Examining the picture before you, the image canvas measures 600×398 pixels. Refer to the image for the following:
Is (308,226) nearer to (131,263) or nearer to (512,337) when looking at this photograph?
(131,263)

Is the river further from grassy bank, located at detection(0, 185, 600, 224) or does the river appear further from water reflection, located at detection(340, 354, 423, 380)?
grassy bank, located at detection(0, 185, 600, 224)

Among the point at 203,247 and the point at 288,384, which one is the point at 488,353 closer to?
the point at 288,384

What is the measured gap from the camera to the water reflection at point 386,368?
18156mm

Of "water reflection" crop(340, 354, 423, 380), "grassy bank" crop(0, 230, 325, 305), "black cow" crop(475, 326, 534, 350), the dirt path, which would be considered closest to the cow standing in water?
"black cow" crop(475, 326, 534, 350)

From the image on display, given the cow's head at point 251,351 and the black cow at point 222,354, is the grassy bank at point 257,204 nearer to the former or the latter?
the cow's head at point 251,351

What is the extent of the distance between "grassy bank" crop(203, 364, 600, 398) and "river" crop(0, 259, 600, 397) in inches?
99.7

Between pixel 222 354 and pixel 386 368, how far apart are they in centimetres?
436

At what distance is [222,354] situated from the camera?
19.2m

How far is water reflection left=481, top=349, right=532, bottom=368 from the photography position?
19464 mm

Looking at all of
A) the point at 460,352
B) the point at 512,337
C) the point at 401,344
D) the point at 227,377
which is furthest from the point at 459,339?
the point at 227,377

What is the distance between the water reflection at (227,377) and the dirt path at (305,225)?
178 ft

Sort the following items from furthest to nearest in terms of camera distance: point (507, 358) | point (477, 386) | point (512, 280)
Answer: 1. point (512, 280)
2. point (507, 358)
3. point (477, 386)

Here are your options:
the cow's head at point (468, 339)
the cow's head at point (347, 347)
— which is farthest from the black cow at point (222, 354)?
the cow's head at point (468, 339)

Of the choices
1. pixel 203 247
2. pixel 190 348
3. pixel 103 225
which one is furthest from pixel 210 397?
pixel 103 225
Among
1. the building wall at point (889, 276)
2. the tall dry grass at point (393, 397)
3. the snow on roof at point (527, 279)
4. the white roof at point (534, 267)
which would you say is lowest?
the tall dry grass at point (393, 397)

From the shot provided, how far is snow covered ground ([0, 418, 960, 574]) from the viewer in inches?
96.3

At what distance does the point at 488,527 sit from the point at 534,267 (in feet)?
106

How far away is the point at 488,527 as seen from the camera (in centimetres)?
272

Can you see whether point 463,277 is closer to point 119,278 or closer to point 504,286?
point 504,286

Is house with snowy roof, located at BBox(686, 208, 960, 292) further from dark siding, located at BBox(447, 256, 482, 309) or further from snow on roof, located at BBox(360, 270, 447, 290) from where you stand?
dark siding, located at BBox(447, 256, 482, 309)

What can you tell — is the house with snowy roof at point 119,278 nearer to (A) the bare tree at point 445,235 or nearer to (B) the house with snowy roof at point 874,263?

******

Directions for this task: Quote each line of the listing above exactly.

Output of the task:
Examining the picture before you, the image canvas measures 600×398 pixels. Refer to the image for the following:
Is (308,226) nearer to (131,263) or nearer to (512,337) when looking at this photograph?
(131,263)

Is the river further from grassy bank, located at detection(0, 185, 600, 224) or does the river appear further from water reflection, located at detection(340, 354, 423, 380)?
grassy bank, located at detection(0, 185, 600, 224)

Among the point at 203,247 and the point at 288,384, which one is the point at 488,353 closer to?
the point at 288,384

What is the measured gap from the camera to the water reflection at point 386,368?
18156mm

Of "water reflection" crop(340, 354, 423, 380), "grassy bank" crop(0, 230, 325, 305), "black cow" crop(475, 326, 534, 350), the dirt path, which would be considered closest to the cow standing in water?
"black cow" crop(475, 326, 534, 350)

From the image on display, given the cow's head at point 251,351 and the black cow at point 222,354, is the grassy bank at point 257,204 nearer to the former or the latter?
the cow's head at point 251,351

What is the extent of the distance between "grassy bank" crop(203, 364, 600, 398) and "river" crop(0, 259, 600, 397) in inches?
99.7

Between pixel 222 354 and pixel 386 368, how far apart are they in centimetres?
436

At what distance is [222,354] situated from the camera?
19.2m

How far is water reflection left=481, top=349, right=532, bottom=368 from the photography position?
19464 mm

Looking at all of
A) the point at 460,352
B) the point at 512,337
C) the point at 401,344
D) the point at 227,377
which is furthest from the point at 459,339?
the point at 227,377

What is the distance between the water reflection at (227,377) and the dirt path at (305,225)?
178 ft

Sort the following items from furthest to nearest in terms of camera distance: point (507, 358) | point (477, 386) | point (512, 280)
Answer: 1. point (512, 280)
2. point (507, 358)
3. point (477, 386)

Here are your options:
the cow's head at point (468, 339)
the cow's head at point (347, 347)
— which is farthest from the black cow at point (222, 354)?
the cow's head at point (468, 339)

Of the choices
1. pixel 203 247
2. pixel 190 348
3. pixel 103 225
which one is furthest from pixel 210 397?
pixel 103 225
Among
1. the building wall at point (889, 276)
2. the tall dry grass at point (393, 397)
3. the snow on roof at point (527, 279)
4. the white roof at point (534, 267)
which would you say is lowest?
the tall dry grass at point (393, 397)

From the shot provided, how far is snow covered ground ([0, 418, 960, 574]) from the viewer in inches?
96.3

At what distance does the point at 488,527 sit from the point at 534,267 (in feet)?
106

How far away is the point at 488,527 as seen from the camera (in centimetres)?
272

Can you see whether point 463,277 is closer to point 119,278 or closer to point 504,286?
point 504,286

Is house with snowy roof, located at BBox(686, 208, 960, 292) further from dark siding, located at BBox(447, 256, 482, 309) or further from snow on roof, located at BBox(360, 270, 447, 290) from where you stand?
dark siding, located at BBox(447, 256, 482, 309)

What can you tell — is the house with snowy roof at point 119,278 nearer to (A) the bare tree at point 445,235 or nearer to (B) the house with snowy roof at point 874,263?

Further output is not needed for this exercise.